Winners and Losers in the Fiscal-Cliff Deal
Clearly, Obama won. Guess who lost in the deal on taxes and spending cuts?
(The Root) -- Update: Tuesday, Jan. 1, 11:05 p.m. EST: After hours of wrangling, the House passed the Senate's fiscal-cliff bill, averting a host of automatic tax increases, loss of unemployment benefits and more.
While most Americans were New Year's Eve party hopping, the president, the vice president, members of the U.S. Senate and their aides were ringing in 2013 in a slightly less festive fashion. Still, it's very likely they finished off the night with a champagne toast or two.
The reason? The president and GOP leaders finally reached a deal to protect America from the looming fiscal cliff of automatic tax hikes and spending cuts that would have affected most Americans at the dawn of the New Year.
The Senate overwhelmingly passed the deal by a vote of 89 to 8 in the early hours of 2013. "While neither Democrats nor Republicans got everything they wanted, this agreement is the right thing to do for our country, and the House should pass it without delay," said President Obama in a statement this morning. The House convened at noon. As the nation waits to find out what action House members will take on the bill, below is a look at the winners and losers from the fiscal-cliff deal, and the debate that led to it so far.
The American people: To read the recent nonstop fiscal-cliff coverage, it was easy to see it as a battle of wills and egos among the president, House Speaker John Boehner and a few other key players. Often overshadowed were the story's most important players: the American people, who would face real loss and suffering had a deal not been reached.
Among those most directly and immediately affected would have been the more than 2 million Americans whose unemployment benefits were set to expire. This deal is not only a welcome, belated Christmas gift for many of them but in some cases will also serve as the only lifeline keeping them from beginning 2013 in poverty.

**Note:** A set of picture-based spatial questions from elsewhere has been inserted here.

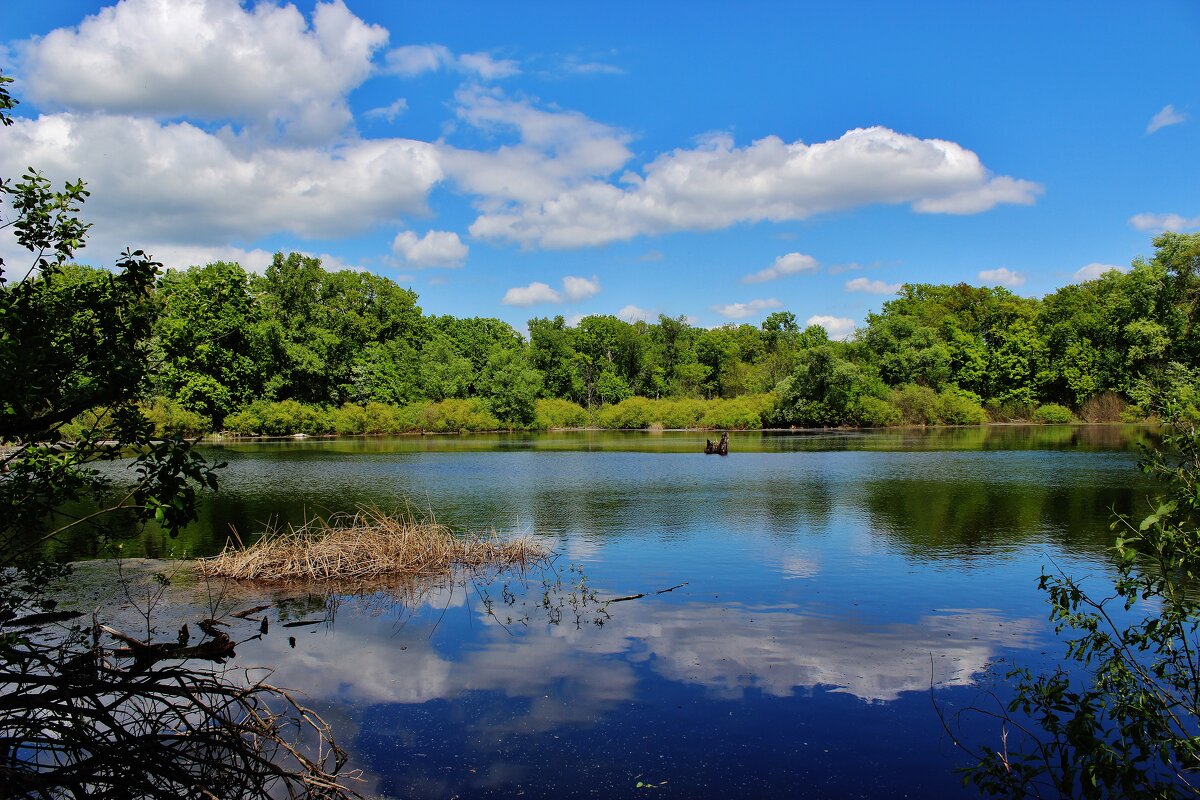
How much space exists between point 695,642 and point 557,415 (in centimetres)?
8619

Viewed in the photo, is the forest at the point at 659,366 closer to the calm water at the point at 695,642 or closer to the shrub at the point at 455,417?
the shrub at the point at 455,417

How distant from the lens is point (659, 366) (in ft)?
368

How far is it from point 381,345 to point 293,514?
7204 centimetres

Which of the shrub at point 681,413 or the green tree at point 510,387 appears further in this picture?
the green tree at point 510,387

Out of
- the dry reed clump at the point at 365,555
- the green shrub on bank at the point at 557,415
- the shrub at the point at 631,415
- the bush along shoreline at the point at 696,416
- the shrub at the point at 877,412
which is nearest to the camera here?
the dry reed clump at the point at 365,555

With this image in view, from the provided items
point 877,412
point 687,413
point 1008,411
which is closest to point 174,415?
point 687,413

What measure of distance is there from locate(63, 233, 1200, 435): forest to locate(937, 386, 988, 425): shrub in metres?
0.18

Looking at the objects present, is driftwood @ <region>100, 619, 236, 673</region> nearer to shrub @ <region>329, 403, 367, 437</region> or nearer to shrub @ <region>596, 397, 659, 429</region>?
shrub @ <region>329, 403, 367, 437</region>

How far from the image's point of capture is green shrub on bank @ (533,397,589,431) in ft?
318

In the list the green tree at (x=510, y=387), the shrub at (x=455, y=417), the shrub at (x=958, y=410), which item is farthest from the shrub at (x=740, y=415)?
the shrub at (x=455, y=417)

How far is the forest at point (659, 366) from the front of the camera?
235 ft

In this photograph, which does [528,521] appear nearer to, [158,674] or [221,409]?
[158,674]

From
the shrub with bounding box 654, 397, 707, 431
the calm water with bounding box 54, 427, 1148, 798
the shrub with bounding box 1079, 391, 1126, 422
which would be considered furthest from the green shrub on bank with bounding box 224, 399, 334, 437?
the shrub with bounding box 1079, 391, 1126, 422

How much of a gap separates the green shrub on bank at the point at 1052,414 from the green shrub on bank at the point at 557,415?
5323 centimetres
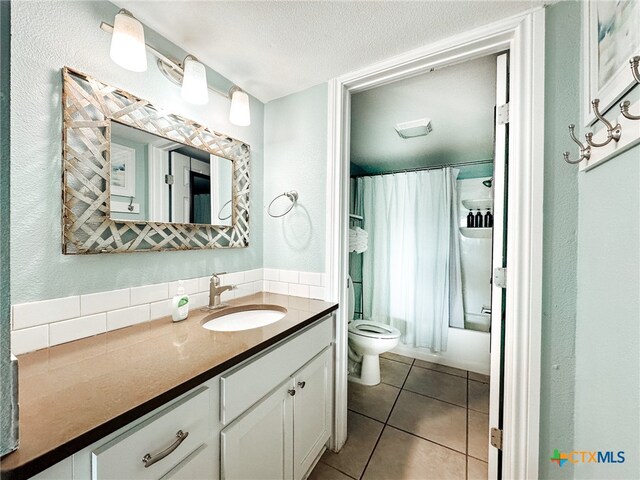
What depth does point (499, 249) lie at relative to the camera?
110 centimetres

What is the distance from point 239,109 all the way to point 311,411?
1.55m

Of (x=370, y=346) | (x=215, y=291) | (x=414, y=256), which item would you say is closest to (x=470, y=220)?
(x=414, y=256)

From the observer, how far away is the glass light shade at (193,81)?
108 cm

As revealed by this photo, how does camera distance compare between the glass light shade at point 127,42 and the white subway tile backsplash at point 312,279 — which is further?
the white subway tile backsplash at point 312,279

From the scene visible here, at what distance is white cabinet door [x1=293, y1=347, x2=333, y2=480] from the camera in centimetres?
108

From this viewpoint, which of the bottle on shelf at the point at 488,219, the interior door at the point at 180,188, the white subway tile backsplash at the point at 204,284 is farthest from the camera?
the bottle on shelf at the point at 488,219

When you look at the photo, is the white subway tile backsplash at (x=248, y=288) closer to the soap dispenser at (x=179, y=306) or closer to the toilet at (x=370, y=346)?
the soap dispenser at (x=179, y=306)

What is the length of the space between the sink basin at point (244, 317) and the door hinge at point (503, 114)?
1.32 metres

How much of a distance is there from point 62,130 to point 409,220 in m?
2.53

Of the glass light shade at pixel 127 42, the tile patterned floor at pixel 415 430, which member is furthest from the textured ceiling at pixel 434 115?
the tile patterned floor at pixel 415 430

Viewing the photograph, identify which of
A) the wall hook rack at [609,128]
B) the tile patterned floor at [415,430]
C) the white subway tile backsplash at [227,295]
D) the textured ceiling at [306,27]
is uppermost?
the textured ceiling at [306,27]

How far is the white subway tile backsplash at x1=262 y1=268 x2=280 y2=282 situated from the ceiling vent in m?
1.39

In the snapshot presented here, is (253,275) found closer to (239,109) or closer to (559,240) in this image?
(239,109)

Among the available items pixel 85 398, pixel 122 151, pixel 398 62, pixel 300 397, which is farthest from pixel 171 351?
pixel 398 62
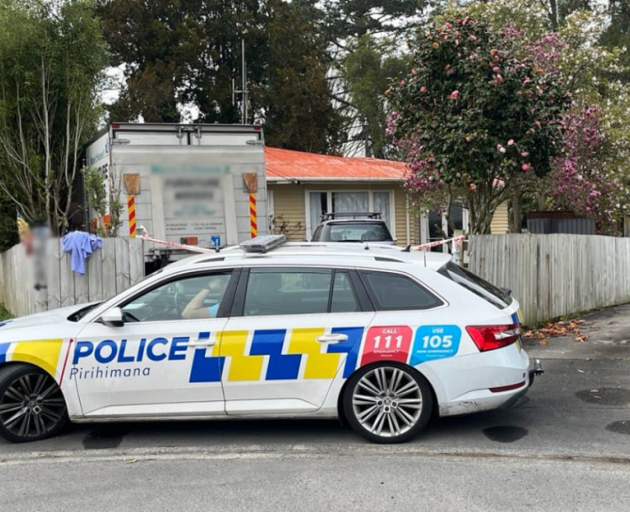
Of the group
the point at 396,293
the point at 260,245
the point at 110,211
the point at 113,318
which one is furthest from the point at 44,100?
the point at 110,211

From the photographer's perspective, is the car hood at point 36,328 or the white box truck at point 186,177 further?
the car hood at point 36,328

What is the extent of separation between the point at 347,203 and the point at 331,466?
14.2 m

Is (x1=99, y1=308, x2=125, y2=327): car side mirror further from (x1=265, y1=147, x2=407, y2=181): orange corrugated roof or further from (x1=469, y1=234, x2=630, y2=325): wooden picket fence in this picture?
(x1=265, y1=147, x2=407, y2=181): orange corrugated roof

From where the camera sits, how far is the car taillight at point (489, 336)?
5.23 meters

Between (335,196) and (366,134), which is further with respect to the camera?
(366,134)

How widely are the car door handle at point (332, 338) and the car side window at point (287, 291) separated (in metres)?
0.23

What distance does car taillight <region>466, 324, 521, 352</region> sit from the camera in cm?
523

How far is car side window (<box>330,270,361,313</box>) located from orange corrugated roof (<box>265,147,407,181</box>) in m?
12.1

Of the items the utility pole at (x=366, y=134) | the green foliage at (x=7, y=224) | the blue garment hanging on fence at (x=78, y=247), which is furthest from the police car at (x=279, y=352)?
the utility pole at (x=366, y=134)

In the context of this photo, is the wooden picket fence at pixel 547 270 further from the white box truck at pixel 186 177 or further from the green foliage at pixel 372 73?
the green foliage at pixel 372 73

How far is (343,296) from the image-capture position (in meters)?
5.47

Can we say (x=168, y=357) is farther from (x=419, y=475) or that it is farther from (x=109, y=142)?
(x=109, y=142)

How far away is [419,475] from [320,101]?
938 inches

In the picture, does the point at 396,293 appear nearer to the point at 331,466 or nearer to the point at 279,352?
the point at 279,352
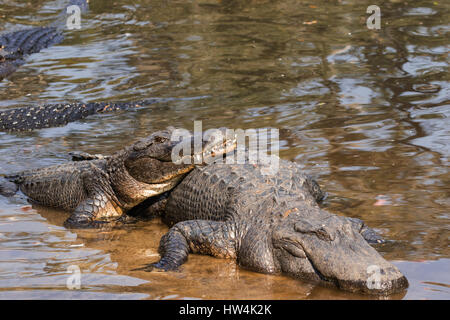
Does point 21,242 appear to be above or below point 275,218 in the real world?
below

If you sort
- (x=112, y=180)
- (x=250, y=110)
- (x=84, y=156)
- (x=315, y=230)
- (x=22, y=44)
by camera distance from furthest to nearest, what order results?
1. (x=22, y=44)
2. (x=250, y=110)
3. (x=84, y=156)
4. (x=112, y=180)
5. (x=315, y=230)

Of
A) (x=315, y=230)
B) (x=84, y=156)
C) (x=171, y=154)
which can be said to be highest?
(x=171, y=154)

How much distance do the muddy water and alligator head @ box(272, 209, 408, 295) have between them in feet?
0.33

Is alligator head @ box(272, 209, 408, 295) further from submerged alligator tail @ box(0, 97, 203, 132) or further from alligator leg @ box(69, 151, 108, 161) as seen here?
submerged alligator tail @ box(0, 97, 203, 132)

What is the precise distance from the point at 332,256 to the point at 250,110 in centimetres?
499

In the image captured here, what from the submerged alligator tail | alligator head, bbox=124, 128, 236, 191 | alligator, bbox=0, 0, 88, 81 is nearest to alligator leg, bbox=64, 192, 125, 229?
alligator head, bbox=124, 128, 236, 191

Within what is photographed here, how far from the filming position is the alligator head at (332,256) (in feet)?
12.3

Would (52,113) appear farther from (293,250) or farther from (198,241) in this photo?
(293,250)

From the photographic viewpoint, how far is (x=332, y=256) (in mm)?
3930

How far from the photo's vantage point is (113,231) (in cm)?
543

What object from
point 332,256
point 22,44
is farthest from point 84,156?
point 22,44
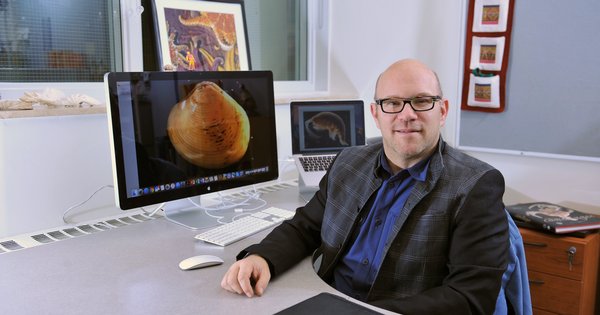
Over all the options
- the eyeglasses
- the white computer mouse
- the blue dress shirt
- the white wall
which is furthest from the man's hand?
the white wall

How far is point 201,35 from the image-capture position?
7.69 ft

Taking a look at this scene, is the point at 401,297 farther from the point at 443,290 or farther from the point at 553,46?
the point at 553,46

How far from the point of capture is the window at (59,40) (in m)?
1.88

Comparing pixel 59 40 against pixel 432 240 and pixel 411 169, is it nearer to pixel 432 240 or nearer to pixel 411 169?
pixel 411 169

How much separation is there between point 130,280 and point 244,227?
0.46 meters

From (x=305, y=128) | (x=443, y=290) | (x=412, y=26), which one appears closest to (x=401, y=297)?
(x=443, y=290)

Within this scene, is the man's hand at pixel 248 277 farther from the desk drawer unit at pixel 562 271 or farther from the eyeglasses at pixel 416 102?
the desk drawer unit at pixel 562 271

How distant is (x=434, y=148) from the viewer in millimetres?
1386

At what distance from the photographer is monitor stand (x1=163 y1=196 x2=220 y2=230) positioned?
5.55 ft

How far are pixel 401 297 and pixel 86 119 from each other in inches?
46.0

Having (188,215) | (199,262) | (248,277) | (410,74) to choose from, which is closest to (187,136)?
(188,215)

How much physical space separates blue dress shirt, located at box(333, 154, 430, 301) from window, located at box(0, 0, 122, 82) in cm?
129

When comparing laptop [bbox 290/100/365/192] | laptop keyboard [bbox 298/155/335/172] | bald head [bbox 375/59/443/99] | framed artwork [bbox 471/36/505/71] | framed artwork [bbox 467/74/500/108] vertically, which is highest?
framed artwork [bbox 471/36/505/71]

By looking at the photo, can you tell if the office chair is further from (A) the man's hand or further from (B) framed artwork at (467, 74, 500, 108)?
(B) framed artwork at (467, 74, 500, 108)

President Obama: Polls have consistently shown that Americans blamed the GOP for the fiscal-cliff standoff much more than they blamed the president. His fiery appearance on Meet the Press this past weekend, and a tough-talking press conference featuring middle-class families, made it clear that he knew he was winning the public relations battle. Even a high-profile Republican said so.
Whether or not the nation had gone over the cliff, frankly, the president would have won. But he will likely now enjoy the added benefits of any credit Americans are willing to give to leaders for finally passing a deal.
The upper middle class: Though he is already facing criticism from progressives that he compromised on tax hikes for the wealthy, President Obama is sure to have earned a round of cheers, from many self-identified middle-class Americans living in high-cost locales. One of the uncomfortable truths that had hindered negotiations in the tax-rate debate is that raising a family on $250,000 goes a lot further in Fargo, N.D., where median rent is $600 a month, than it does in New York City, where the median rent is $3,200 and the average home value is nearly $1 million.
So there were plenty of Americans in places like New York who disputed the notion that $250,000 made them wealthy. Thanks to the fiscal-cliff deal, those Americans will get a reprieve and taxes will instead be raised on Americans making more than $400,000 a year (or $450,000 for a household).
Heirs: Though people may quibble over which number between $249,999 and $400,000 officially equals "wealthy," most Americans agree that $15 million is pretty firmly in the neighborhood of wealth. According to the Washington Post, "the White House made a major concession on the estate tax, agreeing to terms that would permit estates worth as much as $15 million to escape taxation by the end of the decade, Democrats said." So along with those making between $250,000 and $400,000, those anticipating inheriting big estates anytime soon are probably celebrating today, too (despite how morbid that may sound).
The Tea Party: Despite the best efforts of the most extreme, anti-tax zealots within the GOP, there were concessions made on tax rates for the wealthy. More important, when push came to shove, Speaker Boehner was not ousted; nor is he likely to be. He and Senate Minority Leader Mitch McConnell were able to get a deal -- one with which the most diehard conservatives are unlikely to be pleased.
Progressives: Much like their conservative counterparts in the Tea Party who believe that the fiscal-cliff deal's tax hikes go too far, plenty of progressives believe that they don't go far enough and have expressed displeasure with the president for allegedly caving. But in the end, it doesn't really matter. Plenty of high-profile Democrats expressed support for the deal, and don't care whether every single activist and elected official is happy with the deal -- just that there is a deal.
Sen. Mitch McConnell: The general consensus is that he and his party got -- for lack of a better term -- the short end of the stick on this deal. Besides the concession on the estate tax, there is very little else in the fiscal-cliff deal that McConnell can claim as a legitimate victory for the GOP. Hence the vocal criticism by some members of his party.